■ Yazılı alıştırma 1 ■
Kayıtlarda "instances" dizesini içeren her satırı bulup kopyalayın. Büyük-küçük harf ayrımı dikkate alınmalıdır.

■ Belge bölümü ■
****************************************

7 Aralık 2008 Pazar

BÜKTEL de Hasan Anamur'u "GÖR"dü

Hilmi Bulunmaz'ın son keşfi:


Gazete köşesi sınırları içinde makul sayılabilecek bir Hasan Anamur eleştirisi


Coşkun Büktel
7 Aralık 2008


Türk tiyatrosunda, yargılarını gerekçelendirebilen, gerekçelerini oyun metninden çıkarılmış somut kanıtlarla belgelendirebilen, "eleştiri gibi bir eleştiri" bulabilmek için; insanın, Hilmi Bulunmaz gibi, (kendini, internette tiyatro adına yayınlanan her şeyi arayıp bulmakla, okumakla görevlendirmiş) bir kaşif olması gerekiyor.

****************************************

■ Sağlanan veriler ■
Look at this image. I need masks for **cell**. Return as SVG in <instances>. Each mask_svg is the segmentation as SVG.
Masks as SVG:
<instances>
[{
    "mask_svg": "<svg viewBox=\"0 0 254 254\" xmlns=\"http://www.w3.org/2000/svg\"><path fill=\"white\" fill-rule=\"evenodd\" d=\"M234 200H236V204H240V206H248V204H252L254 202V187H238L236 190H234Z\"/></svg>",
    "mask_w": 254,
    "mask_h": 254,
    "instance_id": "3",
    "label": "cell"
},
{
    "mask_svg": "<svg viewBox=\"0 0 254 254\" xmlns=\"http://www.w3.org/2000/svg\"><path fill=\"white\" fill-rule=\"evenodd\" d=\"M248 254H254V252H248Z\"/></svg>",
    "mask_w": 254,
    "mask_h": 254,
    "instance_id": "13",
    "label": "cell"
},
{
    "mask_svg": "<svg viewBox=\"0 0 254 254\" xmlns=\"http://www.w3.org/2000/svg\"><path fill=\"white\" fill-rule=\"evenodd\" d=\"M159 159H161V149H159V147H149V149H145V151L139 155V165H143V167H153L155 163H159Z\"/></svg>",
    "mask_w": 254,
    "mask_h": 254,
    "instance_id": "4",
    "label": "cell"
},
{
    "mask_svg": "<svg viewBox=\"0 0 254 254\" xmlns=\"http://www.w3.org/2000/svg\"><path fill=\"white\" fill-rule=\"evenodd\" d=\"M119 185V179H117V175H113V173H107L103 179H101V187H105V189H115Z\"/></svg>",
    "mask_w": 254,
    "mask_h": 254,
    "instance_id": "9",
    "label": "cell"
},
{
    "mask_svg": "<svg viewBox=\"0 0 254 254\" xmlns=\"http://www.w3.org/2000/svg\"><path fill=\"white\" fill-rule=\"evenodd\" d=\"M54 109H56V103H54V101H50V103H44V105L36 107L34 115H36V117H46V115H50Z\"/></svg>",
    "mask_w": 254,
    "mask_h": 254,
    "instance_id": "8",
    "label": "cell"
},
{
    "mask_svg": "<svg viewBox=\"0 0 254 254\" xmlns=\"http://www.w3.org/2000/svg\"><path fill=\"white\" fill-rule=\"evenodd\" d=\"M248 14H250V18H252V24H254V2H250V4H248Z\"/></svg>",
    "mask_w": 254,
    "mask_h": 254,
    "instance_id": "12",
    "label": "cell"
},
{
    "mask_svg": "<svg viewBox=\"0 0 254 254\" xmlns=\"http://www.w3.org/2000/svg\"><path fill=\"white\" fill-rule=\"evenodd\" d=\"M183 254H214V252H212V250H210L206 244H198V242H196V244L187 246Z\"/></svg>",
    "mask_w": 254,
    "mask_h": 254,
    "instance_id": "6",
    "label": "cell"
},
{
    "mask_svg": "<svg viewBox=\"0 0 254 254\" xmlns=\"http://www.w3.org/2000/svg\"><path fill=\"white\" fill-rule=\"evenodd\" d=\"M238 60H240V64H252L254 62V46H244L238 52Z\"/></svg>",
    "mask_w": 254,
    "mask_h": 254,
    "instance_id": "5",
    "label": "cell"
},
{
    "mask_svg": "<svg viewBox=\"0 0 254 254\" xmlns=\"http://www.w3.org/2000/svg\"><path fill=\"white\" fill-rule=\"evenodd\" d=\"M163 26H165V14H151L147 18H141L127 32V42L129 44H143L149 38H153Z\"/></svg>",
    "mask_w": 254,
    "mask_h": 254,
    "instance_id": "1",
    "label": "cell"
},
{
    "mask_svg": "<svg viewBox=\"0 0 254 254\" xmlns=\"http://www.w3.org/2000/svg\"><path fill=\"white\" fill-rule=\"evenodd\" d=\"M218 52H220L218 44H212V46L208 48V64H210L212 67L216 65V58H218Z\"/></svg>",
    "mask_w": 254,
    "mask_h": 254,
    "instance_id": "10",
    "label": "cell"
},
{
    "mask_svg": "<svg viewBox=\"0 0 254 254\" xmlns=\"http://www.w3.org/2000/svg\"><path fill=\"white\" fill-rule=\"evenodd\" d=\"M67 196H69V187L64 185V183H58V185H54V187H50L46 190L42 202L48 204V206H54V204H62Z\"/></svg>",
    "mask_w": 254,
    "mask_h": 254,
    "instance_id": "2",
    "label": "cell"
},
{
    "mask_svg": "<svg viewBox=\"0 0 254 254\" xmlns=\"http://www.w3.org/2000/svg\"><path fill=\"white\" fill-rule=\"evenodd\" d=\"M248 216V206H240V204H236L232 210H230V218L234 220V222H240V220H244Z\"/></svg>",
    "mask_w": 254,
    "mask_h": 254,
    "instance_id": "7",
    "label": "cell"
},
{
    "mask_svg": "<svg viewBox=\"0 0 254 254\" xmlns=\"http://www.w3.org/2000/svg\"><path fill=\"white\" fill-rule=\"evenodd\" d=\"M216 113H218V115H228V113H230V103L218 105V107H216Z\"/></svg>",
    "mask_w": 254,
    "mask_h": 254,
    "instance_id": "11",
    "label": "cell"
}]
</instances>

****************************************

■ Yazılı alıştırma 2 ■
Belge bölümüne dayanarak şu soruları yanıtlayın:
(a) Belge bölümünün başında hangi tarih ve gün yazıyor?
(b) Sözü edilen eleştiri kimi konu alıyor?
(c) Bu eleştiri kimin son keşfi olarak sunuluyor?

■ Yanıt 1 ■
Look at this image. I need masks for **cell**. Return as SVG in <instances>. Each mask_svg is the segmentation as SVG.
<instances>
</instances>

■ Yanıt 2 ■
(a) 7 Aralık 2008, Pazar.
(b) Hasan Anamur'u.
(c) Hilmi Bulunmaz'ın.